Here’s the story of Buddy Wade as I have pieced it together…

She was 23, a miner’s daughter from Shenandoah, Pennsylvania who started in burlesque in Philadelphia. Under the name Buddy Wade, she was performing in the chorus of the Merry Maidens burlesque show when it came to the Old Howard. Also on the bill for that show was Countess Vanya with her “Dance of the Bats”, Chang Lee in “Dance of the Chinese Lamps” and comics Harry “Hello Jake” Fields and Hap Hyatt.

On Friday afternoon January 10, 1936, the chorus was about to go on for a ballet number, after stripper Margot Lopez. A spark fell from an arc light onto Buddy’s tulle skirt and began to burn.

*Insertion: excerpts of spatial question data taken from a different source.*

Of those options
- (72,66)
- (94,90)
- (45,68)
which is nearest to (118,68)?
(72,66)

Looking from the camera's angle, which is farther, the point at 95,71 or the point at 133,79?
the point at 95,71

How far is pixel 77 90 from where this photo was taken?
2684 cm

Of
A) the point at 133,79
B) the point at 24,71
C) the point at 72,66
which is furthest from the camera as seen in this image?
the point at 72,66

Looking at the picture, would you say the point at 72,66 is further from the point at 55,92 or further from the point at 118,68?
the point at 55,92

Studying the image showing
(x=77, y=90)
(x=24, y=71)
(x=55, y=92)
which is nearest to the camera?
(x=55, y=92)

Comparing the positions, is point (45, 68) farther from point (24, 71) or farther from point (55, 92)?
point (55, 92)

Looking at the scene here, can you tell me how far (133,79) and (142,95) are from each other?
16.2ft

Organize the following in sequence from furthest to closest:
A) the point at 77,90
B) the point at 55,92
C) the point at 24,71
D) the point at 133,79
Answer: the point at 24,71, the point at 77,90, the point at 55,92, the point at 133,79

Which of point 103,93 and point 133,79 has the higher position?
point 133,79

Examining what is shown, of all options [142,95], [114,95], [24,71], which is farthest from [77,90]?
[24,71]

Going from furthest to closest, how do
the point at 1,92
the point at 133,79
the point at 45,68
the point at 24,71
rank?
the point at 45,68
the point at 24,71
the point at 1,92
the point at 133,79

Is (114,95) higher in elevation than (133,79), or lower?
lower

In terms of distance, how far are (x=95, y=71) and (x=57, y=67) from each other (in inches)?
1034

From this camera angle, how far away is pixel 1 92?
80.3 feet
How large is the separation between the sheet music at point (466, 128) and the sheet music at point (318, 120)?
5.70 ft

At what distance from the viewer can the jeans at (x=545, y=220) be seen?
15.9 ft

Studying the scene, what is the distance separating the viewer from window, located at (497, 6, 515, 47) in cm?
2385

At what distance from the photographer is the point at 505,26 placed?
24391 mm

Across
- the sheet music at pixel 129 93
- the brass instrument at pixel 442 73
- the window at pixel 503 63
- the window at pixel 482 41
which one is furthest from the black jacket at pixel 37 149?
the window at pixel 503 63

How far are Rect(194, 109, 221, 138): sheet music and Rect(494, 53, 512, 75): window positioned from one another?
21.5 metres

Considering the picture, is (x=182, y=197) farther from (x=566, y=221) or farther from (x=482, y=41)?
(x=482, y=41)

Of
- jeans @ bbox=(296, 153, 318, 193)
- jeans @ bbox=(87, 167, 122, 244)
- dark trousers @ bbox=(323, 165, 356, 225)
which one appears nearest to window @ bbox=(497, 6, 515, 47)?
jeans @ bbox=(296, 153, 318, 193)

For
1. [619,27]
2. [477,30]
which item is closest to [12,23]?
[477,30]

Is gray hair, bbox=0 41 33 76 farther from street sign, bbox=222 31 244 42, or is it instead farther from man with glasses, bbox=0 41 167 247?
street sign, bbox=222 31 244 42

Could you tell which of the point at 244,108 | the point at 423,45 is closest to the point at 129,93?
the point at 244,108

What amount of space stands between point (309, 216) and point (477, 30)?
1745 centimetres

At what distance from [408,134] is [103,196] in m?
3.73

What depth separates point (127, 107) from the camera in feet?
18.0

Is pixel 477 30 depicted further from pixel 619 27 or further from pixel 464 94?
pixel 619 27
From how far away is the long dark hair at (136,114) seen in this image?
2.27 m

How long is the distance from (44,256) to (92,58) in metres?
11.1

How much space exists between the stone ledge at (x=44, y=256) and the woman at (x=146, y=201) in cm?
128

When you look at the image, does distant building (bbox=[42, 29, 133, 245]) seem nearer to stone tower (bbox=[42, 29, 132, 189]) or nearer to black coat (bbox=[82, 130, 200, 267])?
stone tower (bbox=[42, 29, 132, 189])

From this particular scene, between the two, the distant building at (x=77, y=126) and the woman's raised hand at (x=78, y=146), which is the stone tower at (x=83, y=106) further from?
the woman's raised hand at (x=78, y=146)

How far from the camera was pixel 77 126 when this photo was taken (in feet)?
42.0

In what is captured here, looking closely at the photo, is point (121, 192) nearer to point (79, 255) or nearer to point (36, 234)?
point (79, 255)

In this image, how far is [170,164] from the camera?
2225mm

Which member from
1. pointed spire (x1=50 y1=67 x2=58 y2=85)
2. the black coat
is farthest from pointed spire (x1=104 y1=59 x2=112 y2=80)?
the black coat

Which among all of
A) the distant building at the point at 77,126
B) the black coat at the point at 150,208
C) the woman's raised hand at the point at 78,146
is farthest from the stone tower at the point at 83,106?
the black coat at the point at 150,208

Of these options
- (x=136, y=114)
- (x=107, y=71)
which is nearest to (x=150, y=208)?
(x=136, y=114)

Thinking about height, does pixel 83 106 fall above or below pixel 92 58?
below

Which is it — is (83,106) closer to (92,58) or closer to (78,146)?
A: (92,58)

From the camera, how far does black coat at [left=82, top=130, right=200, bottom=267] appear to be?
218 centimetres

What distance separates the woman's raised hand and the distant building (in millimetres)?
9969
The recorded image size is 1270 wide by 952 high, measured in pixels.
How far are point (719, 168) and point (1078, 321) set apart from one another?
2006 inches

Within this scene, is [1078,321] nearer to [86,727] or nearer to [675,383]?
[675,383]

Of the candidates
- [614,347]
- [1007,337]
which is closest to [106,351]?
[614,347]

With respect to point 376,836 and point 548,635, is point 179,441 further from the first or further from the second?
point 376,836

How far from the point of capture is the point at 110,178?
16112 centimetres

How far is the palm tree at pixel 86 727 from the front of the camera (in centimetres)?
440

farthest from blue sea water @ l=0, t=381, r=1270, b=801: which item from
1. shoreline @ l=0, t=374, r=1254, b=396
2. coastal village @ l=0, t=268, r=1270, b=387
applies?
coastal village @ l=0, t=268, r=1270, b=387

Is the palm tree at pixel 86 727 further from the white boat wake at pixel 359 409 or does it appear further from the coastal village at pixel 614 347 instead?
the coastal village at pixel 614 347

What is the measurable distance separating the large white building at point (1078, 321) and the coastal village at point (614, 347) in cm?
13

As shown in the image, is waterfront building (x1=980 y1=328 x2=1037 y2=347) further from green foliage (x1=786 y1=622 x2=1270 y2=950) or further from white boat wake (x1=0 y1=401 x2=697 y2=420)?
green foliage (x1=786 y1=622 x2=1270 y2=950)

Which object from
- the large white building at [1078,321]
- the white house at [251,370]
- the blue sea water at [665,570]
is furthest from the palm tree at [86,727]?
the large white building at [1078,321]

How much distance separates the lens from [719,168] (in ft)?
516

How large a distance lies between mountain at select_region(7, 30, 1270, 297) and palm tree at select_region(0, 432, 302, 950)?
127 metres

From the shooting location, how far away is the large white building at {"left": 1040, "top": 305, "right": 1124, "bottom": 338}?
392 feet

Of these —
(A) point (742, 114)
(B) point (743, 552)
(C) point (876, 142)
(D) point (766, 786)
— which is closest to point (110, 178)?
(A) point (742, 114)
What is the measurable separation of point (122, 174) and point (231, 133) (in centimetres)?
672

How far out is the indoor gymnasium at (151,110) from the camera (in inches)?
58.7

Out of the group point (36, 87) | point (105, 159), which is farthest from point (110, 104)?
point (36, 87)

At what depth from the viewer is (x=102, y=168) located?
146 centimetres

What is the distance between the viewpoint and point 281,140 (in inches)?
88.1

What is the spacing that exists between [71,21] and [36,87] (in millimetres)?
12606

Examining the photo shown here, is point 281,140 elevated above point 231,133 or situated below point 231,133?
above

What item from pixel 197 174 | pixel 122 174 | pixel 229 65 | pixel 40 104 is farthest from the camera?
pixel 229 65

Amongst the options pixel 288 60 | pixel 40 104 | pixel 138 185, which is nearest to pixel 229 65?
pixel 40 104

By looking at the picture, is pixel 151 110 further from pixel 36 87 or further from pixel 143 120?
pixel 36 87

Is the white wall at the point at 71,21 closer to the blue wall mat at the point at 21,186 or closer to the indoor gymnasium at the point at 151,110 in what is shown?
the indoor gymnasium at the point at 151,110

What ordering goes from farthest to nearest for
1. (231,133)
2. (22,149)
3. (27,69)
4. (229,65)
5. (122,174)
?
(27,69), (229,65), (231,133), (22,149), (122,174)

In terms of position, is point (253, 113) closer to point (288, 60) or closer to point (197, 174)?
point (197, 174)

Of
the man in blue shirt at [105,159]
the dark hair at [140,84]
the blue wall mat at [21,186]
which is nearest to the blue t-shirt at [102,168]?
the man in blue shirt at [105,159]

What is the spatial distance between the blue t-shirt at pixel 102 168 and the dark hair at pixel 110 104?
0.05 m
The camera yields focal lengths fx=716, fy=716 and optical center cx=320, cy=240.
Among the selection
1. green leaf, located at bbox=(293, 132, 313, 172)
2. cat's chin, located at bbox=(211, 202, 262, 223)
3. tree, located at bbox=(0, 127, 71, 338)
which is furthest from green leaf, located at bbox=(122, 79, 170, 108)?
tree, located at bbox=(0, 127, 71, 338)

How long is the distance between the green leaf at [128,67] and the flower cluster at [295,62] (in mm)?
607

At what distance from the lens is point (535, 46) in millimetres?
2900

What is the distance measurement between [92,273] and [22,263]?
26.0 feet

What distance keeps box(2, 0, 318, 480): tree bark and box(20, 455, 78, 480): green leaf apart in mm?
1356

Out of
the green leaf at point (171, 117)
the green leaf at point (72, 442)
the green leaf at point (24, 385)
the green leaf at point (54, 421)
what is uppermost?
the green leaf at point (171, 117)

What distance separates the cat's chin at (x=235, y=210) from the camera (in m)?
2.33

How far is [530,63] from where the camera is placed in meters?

Rather than panic and run past her fellow dancers in their tulle skirts, she pressed against the brick wall of the proscenium and headed backstage to a place without anything flammable. With burns over most of her body, she was taken to Haymarket Relief, an outpost of Boston City Hospital. Unfortunately, she succumbed to her injuries. Before she died, she spoke to Boston Post reporter Allen Lester and supposedly asked if she had spoiled the show.

The drawing is a self-portrait, published along with her story in the Detroit Free Press.

Lester sent her story to Winchell to make sure people knew of her courage. Presumably the management of the Old Howard had no interest in having their audience know how close they came to a theatre fire and perhaps kept the story from running in the local papers. Lester mentions the “Iroquois theatre catastrophe” of 1903, which in 600 people were killed in a Chicago theatre when an arc light sparked, igniting a muslin curtain. Buddy Wade’s sacrifice may have prevented just such a tragedy in Boston.

I’m still looking for more information, like confirmation of her birth name and the date she died. I’d also love to find a program from the Old Howard for that week. I’ll update you if I find anything new!

Sources
“Countess Vanya Featured in Old Howard Burlesque.” Boston Globe, January 7, 1936, page 14.
Massachusetts Death Index, Volume 6, Page 414.
“The Newest Burlesque Girl Gave Her Life for the Theatre’s Oldest Tradition.” Detroit Free Press, March 8, 1936, page 106.
Shteir, Rachel. Striptease: The Untold History of the Girlie Show. Oxford University Press, 2004.
Winchell, Walter, “On Broadway.” Reading (PA) Times, January 15, 1936, page 8.